What you will do: Copy out the records unchanged, starting at the line that contains "As you can see, is" and ending at the end of the records.

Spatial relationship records
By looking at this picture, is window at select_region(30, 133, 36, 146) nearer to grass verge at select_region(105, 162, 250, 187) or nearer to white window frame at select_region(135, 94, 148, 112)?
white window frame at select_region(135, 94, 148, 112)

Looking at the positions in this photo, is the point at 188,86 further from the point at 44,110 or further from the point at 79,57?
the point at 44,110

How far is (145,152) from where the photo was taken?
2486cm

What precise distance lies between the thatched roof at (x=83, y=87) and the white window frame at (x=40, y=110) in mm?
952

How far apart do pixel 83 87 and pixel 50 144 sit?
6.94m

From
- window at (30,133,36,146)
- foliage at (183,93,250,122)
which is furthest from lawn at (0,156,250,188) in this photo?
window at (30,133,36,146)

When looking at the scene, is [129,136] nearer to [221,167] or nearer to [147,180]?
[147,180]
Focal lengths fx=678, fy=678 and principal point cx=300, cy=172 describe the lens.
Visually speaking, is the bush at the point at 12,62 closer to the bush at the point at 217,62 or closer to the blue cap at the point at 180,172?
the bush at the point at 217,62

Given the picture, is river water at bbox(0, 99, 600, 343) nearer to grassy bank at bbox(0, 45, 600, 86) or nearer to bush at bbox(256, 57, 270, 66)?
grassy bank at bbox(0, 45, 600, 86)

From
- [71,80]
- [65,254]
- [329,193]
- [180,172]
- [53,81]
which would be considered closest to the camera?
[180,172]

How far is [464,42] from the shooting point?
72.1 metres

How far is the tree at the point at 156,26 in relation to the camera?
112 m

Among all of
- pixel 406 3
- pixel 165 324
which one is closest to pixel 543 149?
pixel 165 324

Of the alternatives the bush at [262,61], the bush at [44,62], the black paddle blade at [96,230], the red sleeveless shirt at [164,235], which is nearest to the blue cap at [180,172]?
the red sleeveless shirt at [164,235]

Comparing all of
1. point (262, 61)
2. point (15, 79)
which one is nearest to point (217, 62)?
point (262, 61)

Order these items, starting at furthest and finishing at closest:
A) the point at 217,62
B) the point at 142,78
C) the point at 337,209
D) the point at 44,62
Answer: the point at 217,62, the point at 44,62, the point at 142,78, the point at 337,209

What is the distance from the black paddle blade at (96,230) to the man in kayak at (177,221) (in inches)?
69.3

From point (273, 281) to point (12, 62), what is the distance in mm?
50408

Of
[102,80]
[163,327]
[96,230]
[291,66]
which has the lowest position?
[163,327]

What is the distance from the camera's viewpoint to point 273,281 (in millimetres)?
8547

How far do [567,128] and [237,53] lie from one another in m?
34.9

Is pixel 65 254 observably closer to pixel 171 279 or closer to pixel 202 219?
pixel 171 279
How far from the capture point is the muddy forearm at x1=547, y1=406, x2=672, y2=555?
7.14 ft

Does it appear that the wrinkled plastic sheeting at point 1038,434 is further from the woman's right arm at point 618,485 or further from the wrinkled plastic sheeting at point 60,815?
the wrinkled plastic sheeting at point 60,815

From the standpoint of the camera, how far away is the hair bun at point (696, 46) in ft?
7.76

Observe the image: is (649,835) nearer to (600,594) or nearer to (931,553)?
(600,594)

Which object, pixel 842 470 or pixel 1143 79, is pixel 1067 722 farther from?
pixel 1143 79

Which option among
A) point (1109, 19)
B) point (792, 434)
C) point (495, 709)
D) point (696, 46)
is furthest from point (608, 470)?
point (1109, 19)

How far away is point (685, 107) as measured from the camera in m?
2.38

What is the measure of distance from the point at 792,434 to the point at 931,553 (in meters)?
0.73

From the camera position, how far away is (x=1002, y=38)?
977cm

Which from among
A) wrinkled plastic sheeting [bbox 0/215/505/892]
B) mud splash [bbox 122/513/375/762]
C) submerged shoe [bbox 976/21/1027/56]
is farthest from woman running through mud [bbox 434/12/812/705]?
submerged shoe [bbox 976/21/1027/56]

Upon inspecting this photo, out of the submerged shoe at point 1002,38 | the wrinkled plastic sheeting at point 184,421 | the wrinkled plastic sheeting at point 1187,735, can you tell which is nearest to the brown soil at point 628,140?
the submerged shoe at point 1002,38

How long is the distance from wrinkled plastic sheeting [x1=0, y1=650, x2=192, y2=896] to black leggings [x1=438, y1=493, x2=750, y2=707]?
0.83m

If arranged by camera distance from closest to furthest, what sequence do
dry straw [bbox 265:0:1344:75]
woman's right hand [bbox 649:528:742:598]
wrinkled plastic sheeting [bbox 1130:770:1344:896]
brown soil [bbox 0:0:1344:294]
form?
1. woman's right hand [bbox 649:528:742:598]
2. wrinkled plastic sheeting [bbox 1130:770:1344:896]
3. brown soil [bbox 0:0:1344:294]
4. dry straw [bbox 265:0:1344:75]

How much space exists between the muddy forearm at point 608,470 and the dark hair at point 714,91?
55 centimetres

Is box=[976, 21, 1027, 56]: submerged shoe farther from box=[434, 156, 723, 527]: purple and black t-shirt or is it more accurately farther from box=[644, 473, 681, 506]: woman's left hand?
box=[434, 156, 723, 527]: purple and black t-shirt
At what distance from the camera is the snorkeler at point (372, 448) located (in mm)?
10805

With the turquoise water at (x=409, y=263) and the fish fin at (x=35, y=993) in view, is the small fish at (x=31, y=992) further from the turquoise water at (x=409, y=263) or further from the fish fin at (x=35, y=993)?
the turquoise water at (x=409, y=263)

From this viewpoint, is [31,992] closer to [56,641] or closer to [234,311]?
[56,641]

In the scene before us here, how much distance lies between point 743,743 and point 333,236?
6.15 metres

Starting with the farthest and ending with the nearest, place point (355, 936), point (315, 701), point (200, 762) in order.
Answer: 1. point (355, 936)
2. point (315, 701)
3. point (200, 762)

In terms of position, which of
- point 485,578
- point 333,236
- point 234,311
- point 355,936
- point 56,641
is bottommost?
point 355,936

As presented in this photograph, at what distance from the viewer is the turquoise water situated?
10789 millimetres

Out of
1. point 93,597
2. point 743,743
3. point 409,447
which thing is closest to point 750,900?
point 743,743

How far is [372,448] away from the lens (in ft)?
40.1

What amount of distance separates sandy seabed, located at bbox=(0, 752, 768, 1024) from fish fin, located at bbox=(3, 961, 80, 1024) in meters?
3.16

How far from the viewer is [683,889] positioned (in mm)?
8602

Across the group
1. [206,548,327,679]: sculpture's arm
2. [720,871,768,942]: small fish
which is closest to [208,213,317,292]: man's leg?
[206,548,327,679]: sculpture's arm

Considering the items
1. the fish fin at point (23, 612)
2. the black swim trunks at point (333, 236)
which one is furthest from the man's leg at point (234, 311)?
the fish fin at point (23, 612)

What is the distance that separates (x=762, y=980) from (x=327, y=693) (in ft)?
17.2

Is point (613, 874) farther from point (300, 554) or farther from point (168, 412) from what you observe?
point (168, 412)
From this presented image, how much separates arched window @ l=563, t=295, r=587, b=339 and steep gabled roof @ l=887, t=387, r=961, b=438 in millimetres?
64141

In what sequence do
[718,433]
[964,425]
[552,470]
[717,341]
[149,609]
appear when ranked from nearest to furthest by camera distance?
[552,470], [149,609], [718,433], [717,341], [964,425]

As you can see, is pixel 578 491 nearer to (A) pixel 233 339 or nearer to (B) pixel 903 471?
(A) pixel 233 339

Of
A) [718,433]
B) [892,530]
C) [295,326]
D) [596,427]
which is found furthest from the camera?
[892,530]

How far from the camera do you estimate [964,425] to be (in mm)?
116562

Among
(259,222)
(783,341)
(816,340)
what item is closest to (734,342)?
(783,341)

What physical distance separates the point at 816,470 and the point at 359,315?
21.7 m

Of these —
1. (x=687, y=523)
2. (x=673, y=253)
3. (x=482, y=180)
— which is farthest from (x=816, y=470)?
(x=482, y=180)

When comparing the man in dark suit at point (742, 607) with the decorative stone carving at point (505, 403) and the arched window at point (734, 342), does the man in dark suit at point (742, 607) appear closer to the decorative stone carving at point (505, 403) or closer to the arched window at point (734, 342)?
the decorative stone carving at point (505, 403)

Solution for this problem:
As you can see, is pixel 578 491 nearer to (A) pixel 233 339 or nearer to (B) pixel 903 471?
(A) pixel 233 339

Of
A) [718,433]
B) [892,530]
C) [295,326]
D) [596,427]
which is found furthest from the camera?
[892,530]

How far from the camera do you estimate [964,425] to be (in mm)?
116562

Among
(259,222)
(783,341)
(816,340)
what item is closest to (734,342)?
(783,341)

What physical distance separates the point at 816,470 and the point at 359,315?
21.7 m

Of these —
1. (x=687, y=523)
2. (x=673, y=253)
3. (x=482, y=180)
— which is farthest from (x=816, y=470)?
(x=482, y=180)

When comparing the man in dark suit at point (742, 607) with the decorative stone carving at point (505, 403) and the arched window at point (734, 342), does the man in dark suit at point (742, 607) appear closer to the decorative stone carving at point (505, 403) or closer to the arched window at point (734, 342)?
the decorative stone carving at point (505, 403)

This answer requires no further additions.